[Excerpts from a dataset]
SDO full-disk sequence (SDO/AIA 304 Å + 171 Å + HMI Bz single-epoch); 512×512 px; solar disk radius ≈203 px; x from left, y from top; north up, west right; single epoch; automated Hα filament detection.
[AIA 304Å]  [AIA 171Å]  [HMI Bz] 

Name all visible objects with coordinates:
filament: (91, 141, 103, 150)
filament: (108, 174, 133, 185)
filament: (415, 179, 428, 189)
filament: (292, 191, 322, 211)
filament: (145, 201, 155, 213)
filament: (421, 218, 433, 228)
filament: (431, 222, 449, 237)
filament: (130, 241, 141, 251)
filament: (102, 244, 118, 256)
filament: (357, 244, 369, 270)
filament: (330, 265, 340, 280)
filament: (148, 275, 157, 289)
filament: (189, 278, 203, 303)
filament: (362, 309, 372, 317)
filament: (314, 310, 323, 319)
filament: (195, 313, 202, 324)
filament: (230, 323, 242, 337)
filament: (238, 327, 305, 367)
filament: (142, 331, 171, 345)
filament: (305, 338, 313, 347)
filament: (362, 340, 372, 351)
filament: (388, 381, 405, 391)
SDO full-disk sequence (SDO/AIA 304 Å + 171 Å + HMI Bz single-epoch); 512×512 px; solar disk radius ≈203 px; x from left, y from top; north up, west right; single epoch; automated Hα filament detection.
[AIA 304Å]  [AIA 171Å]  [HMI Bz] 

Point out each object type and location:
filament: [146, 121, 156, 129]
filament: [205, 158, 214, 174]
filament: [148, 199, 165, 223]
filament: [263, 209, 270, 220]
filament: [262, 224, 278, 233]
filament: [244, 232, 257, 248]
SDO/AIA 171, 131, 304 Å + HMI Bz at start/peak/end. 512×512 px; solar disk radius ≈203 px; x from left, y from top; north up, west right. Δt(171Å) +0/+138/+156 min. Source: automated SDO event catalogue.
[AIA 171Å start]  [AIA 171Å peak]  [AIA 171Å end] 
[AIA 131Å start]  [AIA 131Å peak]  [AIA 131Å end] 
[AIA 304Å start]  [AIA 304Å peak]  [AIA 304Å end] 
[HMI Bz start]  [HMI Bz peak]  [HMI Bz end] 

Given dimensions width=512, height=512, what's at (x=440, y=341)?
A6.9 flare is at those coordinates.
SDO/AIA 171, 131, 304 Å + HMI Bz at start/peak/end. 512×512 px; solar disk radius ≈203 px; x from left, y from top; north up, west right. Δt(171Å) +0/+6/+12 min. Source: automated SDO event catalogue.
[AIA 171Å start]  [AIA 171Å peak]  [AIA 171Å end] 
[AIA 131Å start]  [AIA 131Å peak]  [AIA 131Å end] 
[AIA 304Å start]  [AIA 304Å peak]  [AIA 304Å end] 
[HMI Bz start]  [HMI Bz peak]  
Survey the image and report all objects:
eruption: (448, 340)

■ **WORK ITEM**:
Starting from the line containing "Given dimensions width=512, height=512, what's" and ending with the final line of the data, reproduce each line exactly as it appears, including no other lines.

■ **EXPECTED ANSWER**:
Given dimensions width=512, height=512, what's at (x=440, y=341)?
A6.9 flare is at those coordinates.
SDO/AIA 171, 131, 304 Å + HMI Bz at start/peak/end. 512×512 px; solar disk radius ≈203 px; x from left, y from top; north up, west right. Δt(171Å) +0/+6/+12 min. Source: automated SDO event catalogue.
[AIA 171Å start]  [AIA 171Å peak]  [AIA 171Å end] 
[AIA 131Å start]  [AIA 131Å peak]  [AIA 131Å end] 
[AIA 304Å start]  [AIA 304Å peak]  [AIA 304Å end] 
[HMI Bz start]  [HMI Bz peak]  
Survey the image and report all objects:
eruption: (448, 340)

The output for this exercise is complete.